Forum économique mondial - Il faut resserrer la réglementation

Tony Blair, ancien premier ministre du Royaume-Uni, a voulu dédramatiser les choses lors de la seconde journée du Forum économique mondial, à Davos.
Photo: Agence France-Presse (photo) Tony Blair, ancien premier ministre du Royaume-Uni, a voulu dédramatiser les choses lors de la seconde journée du Forum économique mondial, à Davos.

Davos — Il faut resserrer la réglementation mondiale du secteur financier, mais il n'est pas question de remettre en cause le système capitaliste, ont affirmé hier plusieurs leaders politiques et d'affaires à l'occasion du 39e Forum économique mondial, qui se déroule à Davos, en Suisse.

«Le dollar tout-puissant a pris le dessus sur la moralité et l'éthique», a reconnu hier la présidente et chef de la direction du géant des boissons gazeuses PepsiCo, Indra Nooyi. «Il faut un retour du balancier.»
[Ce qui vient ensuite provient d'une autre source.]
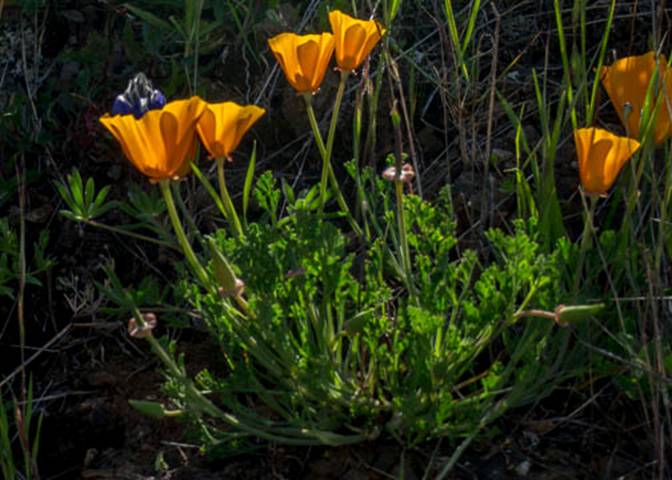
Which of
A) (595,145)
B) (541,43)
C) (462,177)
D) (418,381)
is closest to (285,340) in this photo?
(418,381)

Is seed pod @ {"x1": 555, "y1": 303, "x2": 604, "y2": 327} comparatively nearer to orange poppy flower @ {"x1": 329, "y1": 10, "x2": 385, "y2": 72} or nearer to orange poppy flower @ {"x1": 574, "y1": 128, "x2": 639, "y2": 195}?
orange poppy flower @ {"x1": 574, "y1": 128, "x2": 639, "y2": 195}

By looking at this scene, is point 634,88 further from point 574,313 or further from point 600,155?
point 574,313

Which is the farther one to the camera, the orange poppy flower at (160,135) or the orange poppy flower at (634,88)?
the orange poppy flower at (634,88)

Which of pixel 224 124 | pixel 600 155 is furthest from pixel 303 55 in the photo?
pixel 600 155

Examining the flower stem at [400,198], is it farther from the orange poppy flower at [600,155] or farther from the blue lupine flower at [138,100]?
the blue lupine flower at [138,100]

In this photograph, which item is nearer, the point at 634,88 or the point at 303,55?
the point at 303,55

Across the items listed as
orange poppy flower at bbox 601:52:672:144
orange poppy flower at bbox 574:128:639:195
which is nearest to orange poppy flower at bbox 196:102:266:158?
orange poppy flower at bbox 574:128:639:195

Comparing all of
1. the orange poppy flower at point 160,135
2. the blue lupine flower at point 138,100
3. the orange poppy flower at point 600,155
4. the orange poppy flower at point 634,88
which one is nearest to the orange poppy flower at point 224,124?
the orange poppy flower at point 160,135
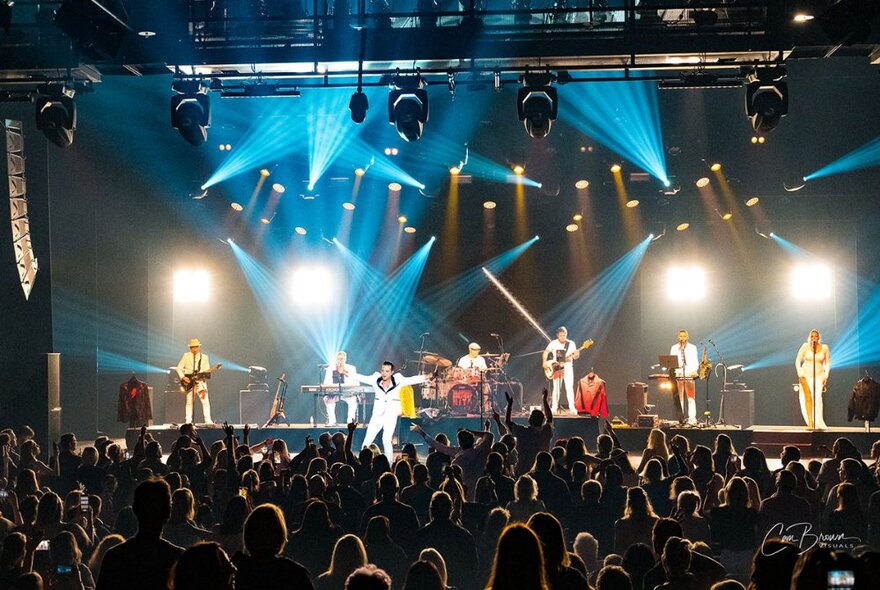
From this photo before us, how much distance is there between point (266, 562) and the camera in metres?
4.28

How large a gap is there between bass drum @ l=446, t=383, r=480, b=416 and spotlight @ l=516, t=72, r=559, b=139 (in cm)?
855

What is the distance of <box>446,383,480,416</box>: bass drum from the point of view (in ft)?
63.3

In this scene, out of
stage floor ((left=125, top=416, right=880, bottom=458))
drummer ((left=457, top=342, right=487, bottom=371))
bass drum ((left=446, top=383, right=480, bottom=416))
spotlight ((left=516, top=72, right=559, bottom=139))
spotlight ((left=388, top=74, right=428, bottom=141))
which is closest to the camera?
spotlight ((left=516, top=72, right=559, bottom=139))

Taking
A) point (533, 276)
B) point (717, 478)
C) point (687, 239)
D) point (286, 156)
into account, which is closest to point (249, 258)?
point (286, 156)

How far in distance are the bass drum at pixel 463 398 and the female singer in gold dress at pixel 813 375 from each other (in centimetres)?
616

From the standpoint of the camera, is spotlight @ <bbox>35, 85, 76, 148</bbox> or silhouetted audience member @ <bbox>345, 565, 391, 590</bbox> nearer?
silhouetted audience member @ <bbox>345, 565, 391, 590</bbox>

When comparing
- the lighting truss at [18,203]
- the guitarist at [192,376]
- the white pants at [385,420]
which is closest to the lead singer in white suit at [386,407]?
the white pants at [385,420]

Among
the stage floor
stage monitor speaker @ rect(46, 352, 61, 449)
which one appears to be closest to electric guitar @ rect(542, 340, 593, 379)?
the stage floor

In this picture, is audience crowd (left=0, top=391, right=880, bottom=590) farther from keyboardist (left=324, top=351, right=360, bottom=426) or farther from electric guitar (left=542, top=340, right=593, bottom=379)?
electric guitar (left=542, top=340, right=593, bottom=379)

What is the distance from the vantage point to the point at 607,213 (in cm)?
2255

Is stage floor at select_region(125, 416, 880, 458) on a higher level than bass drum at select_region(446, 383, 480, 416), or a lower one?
lower

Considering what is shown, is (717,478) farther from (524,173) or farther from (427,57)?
(524,173)

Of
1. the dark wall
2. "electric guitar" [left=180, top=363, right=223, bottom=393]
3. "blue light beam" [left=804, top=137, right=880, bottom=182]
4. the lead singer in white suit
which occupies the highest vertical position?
"blue light beam" [left=804, top=137, right=880, bottom=182]

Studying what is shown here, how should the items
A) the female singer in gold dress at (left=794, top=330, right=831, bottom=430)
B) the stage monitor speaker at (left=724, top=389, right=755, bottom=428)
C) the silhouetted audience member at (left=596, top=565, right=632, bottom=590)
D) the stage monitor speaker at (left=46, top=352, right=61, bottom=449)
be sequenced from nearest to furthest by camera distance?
the silhouetted audience member at (left=596, top=565, right=632, bottom=590) < the stage monitor speaker at (left=46, top=352, right=61, bottom=449) < the female singer in gold dress at (left=794, top=330, right=831, bottom=430) < the stage monitor speaker at (left=724, top=389, right=755, bottom=428)
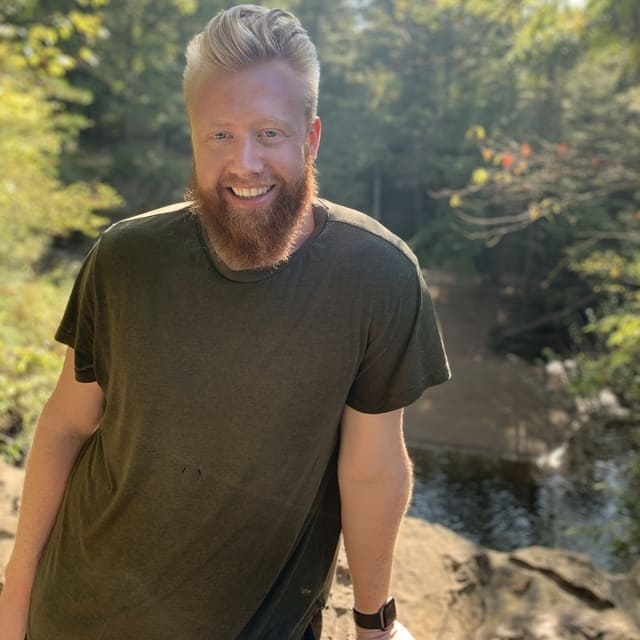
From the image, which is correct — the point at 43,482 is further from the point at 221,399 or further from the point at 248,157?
the point at 248,157

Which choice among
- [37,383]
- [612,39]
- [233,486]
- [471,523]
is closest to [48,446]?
[233,486]

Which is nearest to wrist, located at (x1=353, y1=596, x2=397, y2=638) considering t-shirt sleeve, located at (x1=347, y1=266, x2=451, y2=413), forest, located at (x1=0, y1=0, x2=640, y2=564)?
t-shirt sleeve, located at (x1=347, y1=266, x2=451, y2=413)

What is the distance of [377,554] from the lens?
1174 millimetres

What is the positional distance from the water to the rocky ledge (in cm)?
202

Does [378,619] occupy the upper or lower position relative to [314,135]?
lower

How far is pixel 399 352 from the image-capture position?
1.07 m

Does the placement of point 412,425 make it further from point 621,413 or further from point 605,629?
point 605,629

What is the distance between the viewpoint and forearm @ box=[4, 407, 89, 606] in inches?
49.5

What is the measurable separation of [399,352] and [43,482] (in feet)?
2.23

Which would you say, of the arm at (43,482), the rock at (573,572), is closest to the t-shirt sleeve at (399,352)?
the arm at (43,482)

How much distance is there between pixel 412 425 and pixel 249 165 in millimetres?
7353

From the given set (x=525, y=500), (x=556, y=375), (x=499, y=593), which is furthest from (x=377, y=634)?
(x=556, y=375)

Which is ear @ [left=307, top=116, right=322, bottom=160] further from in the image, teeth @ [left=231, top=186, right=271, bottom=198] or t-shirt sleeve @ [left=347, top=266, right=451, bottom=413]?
t-shirt sleeve @ [left=347, top=266, right=451, bottom=413]

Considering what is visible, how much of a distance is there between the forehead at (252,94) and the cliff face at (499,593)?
1.26 m
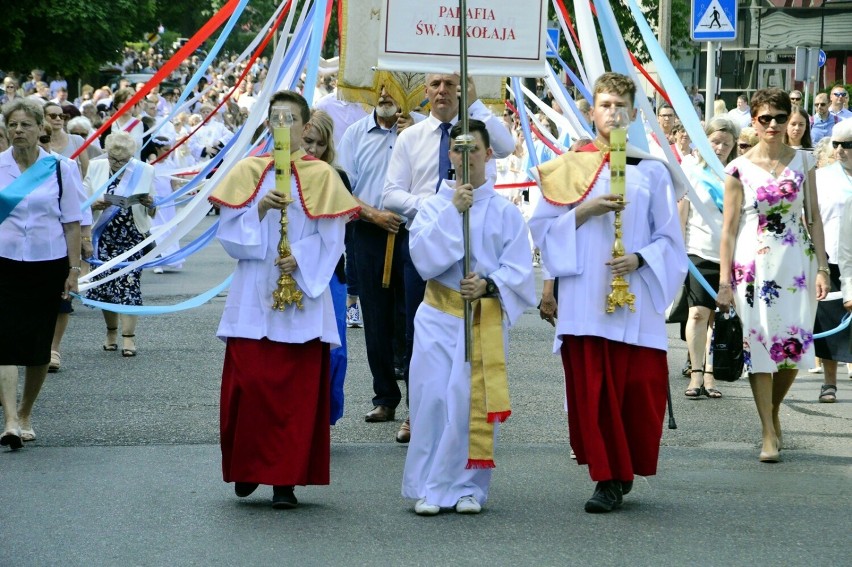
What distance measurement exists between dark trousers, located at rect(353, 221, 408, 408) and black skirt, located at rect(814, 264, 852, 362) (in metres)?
2.88

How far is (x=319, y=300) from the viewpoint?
274 inches

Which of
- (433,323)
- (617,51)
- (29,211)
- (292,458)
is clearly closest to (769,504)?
(433,323)

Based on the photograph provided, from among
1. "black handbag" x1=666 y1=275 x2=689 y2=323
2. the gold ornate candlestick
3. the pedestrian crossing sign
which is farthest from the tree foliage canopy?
the gold ornate candlestick

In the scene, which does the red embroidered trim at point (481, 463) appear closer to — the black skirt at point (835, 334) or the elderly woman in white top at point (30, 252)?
the elderly woman in white top at point (30, 252)

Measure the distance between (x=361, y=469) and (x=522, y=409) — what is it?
2.09m

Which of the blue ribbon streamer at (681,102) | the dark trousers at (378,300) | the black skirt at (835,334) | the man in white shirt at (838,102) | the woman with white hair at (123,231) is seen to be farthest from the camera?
the man in white shirt at (838,102)

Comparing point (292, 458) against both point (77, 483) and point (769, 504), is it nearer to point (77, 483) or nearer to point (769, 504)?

Tony Blair, ancien premier ministre du Royaume-Uni, a néanmoins voulu dédramatiser les choses. «Le système financier a failli, mais pas le concept de la », a-t-il déclaré devant une partie des 2500 participants au Forum. «La pire chose qui pourrait arriver, c'est de remettre en question la notion de capitalisme», qui favorise l'innovation, a prévenu Mme Nooyi. «Les principales victimes [d'un abandon du capitalisme] seraient les marchés émergents, les pays pauvres qui dépendent de l'investissement étranger», a martelé Stephen K. Green, président du conseil d'administration du groupe bancaire britannique HSBC, le plus important du monde.

Tirer des leçons

«Nous devrons sans conteste refondre l'environnement réglementaire pour les banques et les institutions financières, a convenu M. Green. Sans l'ombre d'un doute, nous devons tirer les leçons [de la crise actuelle] pour ce qui est des règles du marché.» Le temps est venu, par exemple, d'adopter des pratiques «plus responsables» en matière de rémunération des chefs d'entreprise, a admis M. Green, qui a gagné trois millions de livres (5,2 millions $) en 2007.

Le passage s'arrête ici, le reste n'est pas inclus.